DLA Theory

Section 40.6 Theory

In this section.

Subsection 40.6.1 Eigenvalues and eigenvectors

Since diagonalizability is dependent on eigenvalues and eigenvectors, we begin by relating those concepts to the inner product. Recall that for orthogonal/unitary diagonalization, we are most concerned with having eigenvectors that are orthogonal.

Theorem 40.6.1. Eigenvalues and eigenvectors of self-adjoint matrices.

Suppose \(H\) is a self-adjoint matrix.

Each eigenvalue of \(H\) is a real number.
Eigenvectors of \(H\) corresponding to different eigenvalues are orthogonal.

Proof outline.

The proofs of these statements in the Hermitian complex case are outlined in Discovery 40.1 and Discovery 40.5. For the symmetric real case, the results follow from the fact that every such matrix can also be considered as a complex Hermitian matrix (as in Discovery 40.2), and the fact that the complex dot product applied to real vectors gives the same result as the real dot product.

Remark 40.6.2.

Another way to read Statement 2 of the theorem is to say that if \(\lambda_1 \neq \lambda_2\) are distinct eigenvalues of a self-adjoint matrix \(H\text{,}\) then \(E_{\lambda_1}(H)\) is a subspace of \(\orthogcmp{E_{\lambda_2}(H)}\) and \(E_{\lambda_2}(H)\) is a subspace of \(\orthogcmp{E_{\lambda_1}(H)}\text{.}\)

Corollary 40.6.3.

A symmetric real matrix must have \(n\) real eigenvalues (including multiplicities).

Proof.

Using The Fundamental Theorem of Algebra (Complex Version), as a complex matrix every real matrix has \(n\) eigenvalues (including multiplicities), but some of those eigenvalues may be complex.
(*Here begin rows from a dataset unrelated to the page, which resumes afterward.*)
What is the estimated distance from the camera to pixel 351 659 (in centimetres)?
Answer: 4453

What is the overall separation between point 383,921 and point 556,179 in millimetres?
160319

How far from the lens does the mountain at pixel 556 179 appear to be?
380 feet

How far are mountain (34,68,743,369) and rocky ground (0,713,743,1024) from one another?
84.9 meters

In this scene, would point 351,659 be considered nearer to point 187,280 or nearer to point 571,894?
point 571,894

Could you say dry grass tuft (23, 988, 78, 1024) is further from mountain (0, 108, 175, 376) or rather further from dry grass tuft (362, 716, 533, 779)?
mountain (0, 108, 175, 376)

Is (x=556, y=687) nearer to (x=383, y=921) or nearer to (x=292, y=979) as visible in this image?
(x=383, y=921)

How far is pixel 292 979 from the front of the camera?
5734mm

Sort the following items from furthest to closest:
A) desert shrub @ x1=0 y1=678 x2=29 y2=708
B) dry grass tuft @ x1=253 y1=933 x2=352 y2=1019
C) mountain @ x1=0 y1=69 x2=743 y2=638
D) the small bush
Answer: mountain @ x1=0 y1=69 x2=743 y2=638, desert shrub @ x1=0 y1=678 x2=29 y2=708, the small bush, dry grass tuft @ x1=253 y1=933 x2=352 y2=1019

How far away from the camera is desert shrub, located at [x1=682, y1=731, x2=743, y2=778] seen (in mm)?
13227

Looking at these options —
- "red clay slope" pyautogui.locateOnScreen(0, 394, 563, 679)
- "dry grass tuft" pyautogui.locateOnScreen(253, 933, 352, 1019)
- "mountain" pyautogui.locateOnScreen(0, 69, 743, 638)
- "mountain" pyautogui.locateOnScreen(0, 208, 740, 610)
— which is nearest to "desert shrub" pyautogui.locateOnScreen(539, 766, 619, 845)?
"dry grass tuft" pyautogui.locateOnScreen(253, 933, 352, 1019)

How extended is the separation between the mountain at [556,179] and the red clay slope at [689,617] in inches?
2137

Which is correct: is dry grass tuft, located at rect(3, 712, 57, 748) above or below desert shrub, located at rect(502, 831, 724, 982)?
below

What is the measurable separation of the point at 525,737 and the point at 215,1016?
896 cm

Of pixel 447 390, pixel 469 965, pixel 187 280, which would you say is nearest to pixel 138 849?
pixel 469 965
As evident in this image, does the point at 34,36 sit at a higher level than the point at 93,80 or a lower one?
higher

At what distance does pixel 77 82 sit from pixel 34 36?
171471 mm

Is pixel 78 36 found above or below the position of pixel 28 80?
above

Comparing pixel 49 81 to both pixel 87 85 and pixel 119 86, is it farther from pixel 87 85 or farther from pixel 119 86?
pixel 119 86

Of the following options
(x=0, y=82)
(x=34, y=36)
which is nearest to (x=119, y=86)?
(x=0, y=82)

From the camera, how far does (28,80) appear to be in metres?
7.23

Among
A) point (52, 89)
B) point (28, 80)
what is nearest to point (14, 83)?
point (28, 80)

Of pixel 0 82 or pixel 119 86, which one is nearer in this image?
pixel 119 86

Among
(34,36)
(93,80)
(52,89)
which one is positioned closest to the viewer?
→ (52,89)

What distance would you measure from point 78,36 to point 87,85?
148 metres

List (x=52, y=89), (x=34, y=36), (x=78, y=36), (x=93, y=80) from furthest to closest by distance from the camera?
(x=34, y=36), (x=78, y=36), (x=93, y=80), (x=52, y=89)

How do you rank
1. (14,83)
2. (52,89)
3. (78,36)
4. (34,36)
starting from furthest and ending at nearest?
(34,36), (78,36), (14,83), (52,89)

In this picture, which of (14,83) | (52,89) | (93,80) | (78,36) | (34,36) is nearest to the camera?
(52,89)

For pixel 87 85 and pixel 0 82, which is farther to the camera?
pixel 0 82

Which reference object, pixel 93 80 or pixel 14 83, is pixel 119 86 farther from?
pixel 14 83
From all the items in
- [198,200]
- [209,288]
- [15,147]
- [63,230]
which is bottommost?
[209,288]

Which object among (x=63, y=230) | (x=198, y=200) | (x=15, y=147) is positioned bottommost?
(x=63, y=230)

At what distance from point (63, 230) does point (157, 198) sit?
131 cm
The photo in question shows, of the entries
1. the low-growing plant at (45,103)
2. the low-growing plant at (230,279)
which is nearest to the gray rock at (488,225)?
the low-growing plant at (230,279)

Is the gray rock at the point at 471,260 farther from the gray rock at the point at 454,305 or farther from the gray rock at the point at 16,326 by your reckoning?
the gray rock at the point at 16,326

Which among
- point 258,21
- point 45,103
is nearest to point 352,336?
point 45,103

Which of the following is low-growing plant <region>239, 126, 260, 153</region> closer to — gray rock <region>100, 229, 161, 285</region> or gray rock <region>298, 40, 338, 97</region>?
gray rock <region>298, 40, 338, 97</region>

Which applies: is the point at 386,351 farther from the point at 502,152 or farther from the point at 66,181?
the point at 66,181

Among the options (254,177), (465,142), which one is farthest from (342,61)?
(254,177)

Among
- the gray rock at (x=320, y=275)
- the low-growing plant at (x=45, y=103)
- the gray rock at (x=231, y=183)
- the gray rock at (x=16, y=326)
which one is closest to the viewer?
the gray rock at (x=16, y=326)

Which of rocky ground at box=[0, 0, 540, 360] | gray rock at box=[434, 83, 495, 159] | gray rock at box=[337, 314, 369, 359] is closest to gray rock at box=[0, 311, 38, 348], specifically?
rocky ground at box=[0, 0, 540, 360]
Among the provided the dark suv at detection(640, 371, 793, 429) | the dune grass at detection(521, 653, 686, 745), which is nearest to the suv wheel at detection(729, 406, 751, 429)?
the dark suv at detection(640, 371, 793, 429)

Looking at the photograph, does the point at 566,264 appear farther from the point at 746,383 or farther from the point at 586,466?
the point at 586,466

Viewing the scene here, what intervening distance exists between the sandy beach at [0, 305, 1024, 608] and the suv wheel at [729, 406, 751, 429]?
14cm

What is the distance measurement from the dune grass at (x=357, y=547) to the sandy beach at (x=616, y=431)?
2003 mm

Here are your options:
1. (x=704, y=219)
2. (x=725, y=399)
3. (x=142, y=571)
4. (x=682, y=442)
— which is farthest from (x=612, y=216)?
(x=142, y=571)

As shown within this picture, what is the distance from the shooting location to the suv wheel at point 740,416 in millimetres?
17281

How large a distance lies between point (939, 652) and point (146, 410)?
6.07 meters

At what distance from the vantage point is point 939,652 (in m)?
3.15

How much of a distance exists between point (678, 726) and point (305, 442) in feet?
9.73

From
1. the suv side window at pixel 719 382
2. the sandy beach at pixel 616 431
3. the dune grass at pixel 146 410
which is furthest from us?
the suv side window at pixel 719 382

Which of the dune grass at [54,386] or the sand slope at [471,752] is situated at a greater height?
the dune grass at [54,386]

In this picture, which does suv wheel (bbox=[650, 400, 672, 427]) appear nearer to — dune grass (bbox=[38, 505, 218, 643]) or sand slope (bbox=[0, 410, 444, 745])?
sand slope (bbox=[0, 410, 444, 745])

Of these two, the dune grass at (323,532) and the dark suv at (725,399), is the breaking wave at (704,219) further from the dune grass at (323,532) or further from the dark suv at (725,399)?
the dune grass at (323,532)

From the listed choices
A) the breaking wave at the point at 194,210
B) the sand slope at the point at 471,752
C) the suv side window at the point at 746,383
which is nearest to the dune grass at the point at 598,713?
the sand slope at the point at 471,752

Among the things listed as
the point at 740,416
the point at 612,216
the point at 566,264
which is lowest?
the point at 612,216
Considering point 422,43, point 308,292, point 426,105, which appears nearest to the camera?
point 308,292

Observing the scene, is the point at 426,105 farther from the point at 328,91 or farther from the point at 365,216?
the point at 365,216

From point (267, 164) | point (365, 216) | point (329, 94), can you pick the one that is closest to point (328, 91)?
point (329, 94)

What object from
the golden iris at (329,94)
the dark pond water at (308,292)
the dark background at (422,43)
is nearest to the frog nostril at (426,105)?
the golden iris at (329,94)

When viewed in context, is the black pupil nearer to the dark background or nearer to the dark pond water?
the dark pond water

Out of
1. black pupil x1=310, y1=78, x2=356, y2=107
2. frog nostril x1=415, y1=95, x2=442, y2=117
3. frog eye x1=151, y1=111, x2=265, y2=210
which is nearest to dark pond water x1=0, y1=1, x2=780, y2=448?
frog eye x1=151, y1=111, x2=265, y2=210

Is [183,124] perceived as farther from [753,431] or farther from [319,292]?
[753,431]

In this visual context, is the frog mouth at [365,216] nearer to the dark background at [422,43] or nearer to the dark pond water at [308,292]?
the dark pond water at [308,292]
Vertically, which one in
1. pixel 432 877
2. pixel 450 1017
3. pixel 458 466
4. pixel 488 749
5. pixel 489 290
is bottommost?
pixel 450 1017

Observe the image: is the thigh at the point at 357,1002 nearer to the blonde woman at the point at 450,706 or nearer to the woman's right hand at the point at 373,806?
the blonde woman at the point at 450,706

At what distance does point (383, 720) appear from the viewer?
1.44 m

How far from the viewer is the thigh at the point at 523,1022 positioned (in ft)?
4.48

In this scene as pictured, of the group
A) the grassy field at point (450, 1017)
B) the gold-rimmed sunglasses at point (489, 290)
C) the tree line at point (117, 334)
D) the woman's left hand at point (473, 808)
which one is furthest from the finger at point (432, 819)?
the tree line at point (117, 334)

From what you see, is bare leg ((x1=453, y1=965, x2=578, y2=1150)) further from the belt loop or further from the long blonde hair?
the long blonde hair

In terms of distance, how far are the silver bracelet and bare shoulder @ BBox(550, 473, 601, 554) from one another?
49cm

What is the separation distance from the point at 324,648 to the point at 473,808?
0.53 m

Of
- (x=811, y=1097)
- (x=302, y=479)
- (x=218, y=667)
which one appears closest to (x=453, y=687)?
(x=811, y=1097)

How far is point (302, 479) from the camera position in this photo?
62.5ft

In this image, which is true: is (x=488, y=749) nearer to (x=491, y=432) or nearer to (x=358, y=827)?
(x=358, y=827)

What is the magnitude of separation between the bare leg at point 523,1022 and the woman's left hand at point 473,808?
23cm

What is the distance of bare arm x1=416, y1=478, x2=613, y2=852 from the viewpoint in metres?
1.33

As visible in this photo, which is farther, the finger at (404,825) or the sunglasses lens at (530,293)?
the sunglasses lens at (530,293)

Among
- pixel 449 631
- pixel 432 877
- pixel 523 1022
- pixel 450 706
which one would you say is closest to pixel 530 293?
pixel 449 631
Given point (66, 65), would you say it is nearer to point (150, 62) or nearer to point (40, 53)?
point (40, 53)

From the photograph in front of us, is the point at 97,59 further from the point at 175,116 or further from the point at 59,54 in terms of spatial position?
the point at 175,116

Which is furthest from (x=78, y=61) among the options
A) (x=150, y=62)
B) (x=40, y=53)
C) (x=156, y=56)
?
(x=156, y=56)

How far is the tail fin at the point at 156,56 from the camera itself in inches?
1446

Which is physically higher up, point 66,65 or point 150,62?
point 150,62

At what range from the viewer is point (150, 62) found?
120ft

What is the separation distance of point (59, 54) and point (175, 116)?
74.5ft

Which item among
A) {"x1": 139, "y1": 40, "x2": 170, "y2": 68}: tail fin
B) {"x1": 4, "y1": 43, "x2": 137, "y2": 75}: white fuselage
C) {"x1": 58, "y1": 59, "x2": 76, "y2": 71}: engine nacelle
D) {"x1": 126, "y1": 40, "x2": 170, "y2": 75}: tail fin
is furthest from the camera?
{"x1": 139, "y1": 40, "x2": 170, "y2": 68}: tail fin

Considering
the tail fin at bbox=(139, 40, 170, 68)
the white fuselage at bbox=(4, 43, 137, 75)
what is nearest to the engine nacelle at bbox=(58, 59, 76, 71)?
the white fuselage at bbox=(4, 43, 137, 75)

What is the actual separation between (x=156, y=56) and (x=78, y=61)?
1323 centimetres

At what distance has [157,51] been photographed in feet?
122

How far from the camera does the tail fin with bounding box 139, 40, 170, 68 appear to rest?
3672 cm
But since a symmetric real matrix can be considered as a Hermitian complex matrix, using Statement 1 of Theorem 40.6.1 we can say that in that case each of the \(n\) eigenvalues must be real.

Proposition 40.6.4. Eigenvalues of product-preserving matrices.

If \(U\) is a unitary complex matrix, then every eigenvalue of \(U\) has complex modulus \(1\text{.}\)
If \(P\) is an orthogonal real matrix, then the only possible real eigenvalues of \(P\) are \(\lambda = \pm 1\text{.}\)

Proof outline.

The proof of the statement for unitary complex matrices is outlined in Discovery 40.8. For the orthogonal real case, the results follow from the fact that every such matrix can also be considered as a complex unitary matrix (as in Discovery 40.9), and the fact that the complex modulus applied to a real number gives the same result as the real absolute value.

Remark 40.6.5.

Note that the statement for orthogonal matrices does not say that both \(\pm 1\) must be eigenvalues For example, the identity matrix is orthogonal with only \(\lambda = 1\) as an eigenvalue, and the negative of the identity matrix is also orthogonal with only \(\lambda = -1\) as an eigenvalue.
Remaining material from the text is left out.